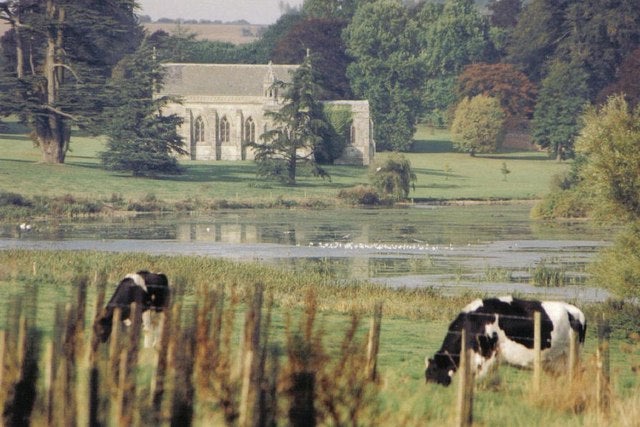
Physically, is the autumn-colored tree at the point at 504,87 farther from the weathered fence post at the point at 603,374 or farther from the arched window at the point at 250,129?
the weathered fence post at the point at 603,374

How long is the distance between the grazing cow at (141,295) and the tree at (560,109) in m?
84.2

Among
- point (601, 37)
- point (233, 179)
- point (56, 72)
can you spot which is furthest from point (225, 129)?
point (601, 37)

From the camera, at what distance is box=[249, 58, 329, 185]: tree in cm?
8550

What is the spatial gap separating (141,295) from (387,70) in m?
103

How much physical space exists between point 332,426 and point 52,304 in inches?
480

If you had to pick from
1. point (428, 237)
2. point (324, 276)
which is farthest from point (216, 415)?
point (428, 237)

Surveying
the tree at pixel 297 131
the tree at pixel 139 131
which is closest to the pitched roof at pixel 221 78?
the tree at pixel 297 131

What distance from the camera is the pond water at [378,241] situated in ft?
128

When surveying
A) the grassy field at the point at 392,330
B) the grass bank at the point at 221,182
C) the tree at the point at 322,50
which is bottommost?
the grassy field at the point at 392,330

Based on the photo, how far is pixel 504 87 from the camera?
120 m

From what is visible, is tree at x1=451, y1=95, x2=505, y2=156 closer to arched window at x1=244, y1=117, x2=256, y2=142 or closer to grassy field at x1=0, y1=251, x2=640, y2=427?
arched window at x1=244, y1=117, x2=256, y2=142

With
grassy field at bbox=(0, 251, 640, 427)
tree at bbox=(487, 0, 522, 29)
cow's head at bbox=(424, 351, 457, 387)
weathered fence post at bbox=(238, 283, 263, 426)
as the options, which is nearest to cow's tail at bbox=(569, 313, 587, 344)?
grassy field at bbox=(0, 251, 640, 427)

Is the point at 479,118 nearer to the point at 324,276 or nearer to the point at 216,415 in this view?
the point at 324,276

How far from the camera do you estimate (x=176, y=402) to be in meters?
12.5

> **YOUR GOAL**
Repeat, exactly and only, the lines above from the one containing "Is the point" through the end of the material.

> **THE RESPONSE**
Is the point at 479,118 nearer to the point at 324,276 or nearer to the point at 216,415 in this view?
the point at 324,276

How far from the camera do you estimate (x=176, y=402) to be in meters?
12.5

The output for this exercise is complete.